▶ [WHAT YOU NEED TO DO]: Give again, word for word, every line below from the one that has "gallinas frescos cuco" through the one that has "white dandelion wallpapers", both included, and no others.

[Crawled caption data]
*** Begin section ***
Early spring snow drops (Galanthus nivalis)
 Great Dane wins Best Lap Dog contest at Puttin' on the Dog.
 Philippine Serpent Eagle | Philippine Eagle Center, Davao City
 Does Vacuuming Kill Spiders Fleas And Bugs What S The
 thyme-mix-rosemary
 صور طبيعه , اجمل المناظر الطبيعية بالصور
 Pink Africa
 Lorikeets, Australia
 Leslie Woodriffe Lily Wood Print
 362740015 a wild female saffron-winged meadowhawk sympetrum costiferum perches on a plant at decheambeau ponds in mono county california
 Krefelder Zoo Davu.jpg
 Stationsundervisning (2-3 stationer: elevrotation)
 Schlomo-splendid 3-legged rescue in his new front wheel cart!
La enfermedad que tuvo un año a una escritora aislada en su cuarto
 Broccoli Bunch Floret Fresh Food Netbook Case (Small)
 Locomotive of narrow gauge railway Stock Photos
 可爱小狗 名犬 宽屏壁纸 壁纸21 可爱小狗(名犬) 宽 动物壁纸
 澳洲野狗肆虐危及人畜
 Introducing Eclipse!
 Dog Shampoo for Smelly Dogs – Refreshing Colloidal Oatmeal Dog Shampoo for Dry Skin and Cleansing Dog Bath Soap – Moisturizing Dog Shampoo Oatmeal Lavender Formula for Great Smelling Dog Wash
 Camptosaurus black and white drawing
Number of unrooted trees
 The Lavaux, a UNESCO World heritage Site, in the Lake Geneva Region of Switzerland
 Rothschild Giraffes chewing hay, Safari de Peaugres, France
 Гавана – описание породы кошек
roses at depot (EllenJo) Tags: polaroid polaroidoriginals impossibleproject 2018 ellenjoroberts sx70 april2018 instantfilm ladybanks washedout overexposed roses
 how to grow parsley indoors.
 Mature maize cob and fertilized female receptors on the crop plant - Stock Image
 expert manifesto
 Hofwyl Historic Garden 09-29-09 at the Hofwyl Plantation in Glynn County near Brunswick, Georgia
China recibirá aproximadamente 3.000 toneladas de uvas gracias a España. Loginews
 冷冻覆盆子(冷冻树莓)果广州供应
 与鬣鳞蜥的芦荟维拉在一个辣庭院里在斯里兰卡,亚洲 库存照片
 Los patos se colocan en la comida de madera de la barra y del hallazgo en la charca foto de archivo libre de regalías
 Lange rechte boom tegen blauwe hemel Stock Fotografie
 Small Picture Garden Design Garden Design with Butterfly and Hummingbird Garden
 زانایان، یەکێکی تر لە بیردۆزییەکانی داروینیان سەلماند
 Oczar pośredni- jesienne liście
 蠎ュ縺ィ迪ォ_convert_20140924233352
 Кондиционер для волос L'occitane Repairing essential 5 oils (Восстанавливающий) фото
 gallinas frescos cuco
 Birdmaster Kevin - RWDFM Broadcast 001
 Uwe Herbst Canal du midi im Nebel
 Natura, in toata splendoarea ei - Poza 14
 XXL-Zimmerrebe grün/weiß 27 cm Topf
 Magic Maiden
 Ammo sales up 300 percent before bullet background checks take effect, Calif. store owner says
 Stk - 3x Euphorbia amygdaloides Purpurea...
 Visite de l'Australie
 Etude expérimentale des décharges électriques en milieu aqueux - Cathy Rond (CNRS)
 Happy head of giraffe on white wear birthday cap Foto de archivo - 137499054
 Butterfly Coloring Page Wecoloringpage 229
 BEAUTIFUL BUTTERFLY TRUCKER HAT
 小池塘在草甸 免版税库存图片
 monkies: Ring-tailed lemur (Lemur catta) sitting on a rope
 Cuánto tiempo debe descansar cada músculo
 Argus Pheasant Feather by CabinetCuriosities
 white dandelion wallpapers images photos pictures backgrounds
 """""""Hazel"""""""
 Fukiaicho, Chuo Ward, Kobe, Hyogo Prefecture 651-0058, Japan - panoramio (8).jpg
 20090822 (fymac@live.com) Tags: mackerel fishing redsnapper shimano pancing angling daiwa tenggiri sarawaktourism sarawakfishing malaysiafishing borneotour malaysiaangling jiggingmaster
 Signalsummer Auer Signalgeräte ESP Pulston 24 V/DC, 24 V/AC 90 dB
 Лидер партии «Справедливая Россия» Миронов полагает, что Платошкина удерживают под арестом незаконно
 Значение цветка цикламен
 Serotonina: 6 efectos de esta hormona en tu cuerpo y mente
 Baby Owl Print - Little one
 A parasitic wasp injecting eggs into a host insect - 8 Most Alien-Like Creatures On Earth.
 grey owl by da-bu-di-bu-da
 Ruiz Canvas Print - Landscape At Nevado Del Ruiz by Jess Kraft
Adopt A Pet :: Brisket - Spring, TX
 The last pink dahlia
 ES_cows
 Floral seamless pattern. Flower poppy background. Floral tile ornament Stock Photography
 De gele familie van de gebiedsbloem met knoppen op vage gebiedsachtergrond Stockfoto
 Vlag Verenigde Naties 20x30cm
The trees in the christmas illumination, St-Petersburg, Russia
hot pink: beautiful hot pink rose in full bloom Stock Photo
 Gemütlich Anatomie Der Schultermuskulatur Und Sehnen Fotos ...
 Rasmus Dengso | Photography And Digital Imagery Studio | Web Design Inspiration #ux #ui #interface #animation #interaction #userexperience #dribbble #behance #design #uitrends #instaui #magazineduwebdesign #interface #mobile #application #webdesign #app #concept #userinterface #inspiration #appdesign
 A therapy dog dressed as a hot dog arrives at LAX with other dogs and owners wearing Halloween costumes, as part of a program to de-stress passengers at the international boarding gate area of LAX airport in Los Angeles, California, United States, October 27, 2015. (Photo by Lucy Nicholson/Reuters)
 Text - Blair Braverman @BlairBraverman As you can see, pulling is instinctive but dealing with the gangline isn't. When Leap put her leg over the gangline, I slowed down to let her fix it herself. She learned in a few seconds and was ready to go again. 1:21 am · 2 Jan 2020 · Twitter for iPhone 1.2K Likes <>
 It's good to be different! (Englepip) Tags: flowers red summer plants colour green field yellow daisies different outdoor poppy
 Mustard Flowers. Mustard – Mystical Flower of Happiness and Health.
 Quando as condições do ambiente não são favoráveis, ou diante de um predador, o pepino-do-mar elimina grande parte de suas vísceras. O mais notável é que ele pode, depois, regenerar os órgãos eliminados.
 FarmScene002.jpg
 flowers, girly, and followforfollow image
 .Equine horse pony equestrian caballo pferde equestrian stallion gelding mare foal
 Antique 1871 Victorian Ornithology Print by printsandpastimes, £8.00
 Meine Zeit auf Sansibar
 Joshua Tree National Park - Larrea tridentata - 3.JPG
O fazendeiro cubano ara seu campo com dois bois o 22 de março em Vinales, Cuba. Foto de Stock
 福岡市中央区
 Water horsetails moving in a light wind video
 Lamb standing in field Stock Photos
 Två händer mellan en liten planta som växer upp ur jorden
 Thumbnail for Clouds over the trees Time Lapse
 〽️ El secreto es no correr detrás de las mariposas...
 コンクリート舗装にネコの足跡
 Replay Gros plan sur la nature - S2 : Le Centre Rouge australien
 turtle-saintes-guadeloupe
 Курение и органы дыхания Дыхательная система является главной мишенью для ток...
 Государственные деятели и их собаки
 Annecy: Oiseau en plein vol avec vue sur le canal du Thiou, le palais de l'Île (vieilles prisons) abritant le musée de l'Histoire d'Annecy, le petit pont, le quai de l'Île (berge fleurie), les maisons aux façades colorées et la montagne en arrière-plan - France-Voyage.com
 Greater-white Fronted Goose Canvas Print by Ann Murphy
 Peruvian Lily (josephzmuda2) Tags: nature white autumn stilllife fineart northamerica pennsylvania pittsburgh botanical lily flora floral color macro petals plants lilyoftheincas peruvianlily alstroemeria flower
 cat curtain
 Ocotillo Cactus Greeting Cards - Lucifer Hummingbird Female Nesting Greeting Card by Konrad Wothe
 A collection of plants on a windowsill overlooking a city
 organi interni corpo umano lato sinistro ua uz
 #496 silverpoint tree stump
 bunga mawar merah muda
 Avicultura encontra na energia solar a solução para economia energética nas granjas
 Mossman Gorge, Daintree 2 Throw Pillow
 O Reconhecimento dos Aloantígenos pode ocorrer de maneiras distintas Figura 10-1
*** End section ***
▶ [WRITTEN RESPONSE]:
 gallinas frescos cuco
 Birdmaster Kevin - RWDFM Broadcast 001
 Uwe Herbst Canal du midi im Nebel
 Natura, in toata splendoarea ei - Poza 14
 XXL-Zimmerrebe grün/weiß 27 cm Topf
 Magic Maiden
 Ammo sales up 300 percent before bullet background checks take effect, Calif. store owner says
 Stk - 3x Euphorbia amygdaloides Purpurea...
 Visite de l'Australie
 Etude expérimentale des décharges électriques en milieu aqueux - Cathy Rond (CNRS)
 Happy head of giraffe on white wear birthday cap Foto de archivo - 137499054
 Butterfly Coloring Page Wecoloringpage 229
 BEAUTIFUL BUTTERFLY TRUCKER HAT
 小池塘在草甸 免版税库存图片
 monkies: Ring-tailed lemur (Lemur catta) sitting on a rope
 Cuánto tiempo debe descansar cada músculo
 Argus Pheasant Feather by CabinetCuriosities
 white dandelion wallpapers images photos pictures backgrounds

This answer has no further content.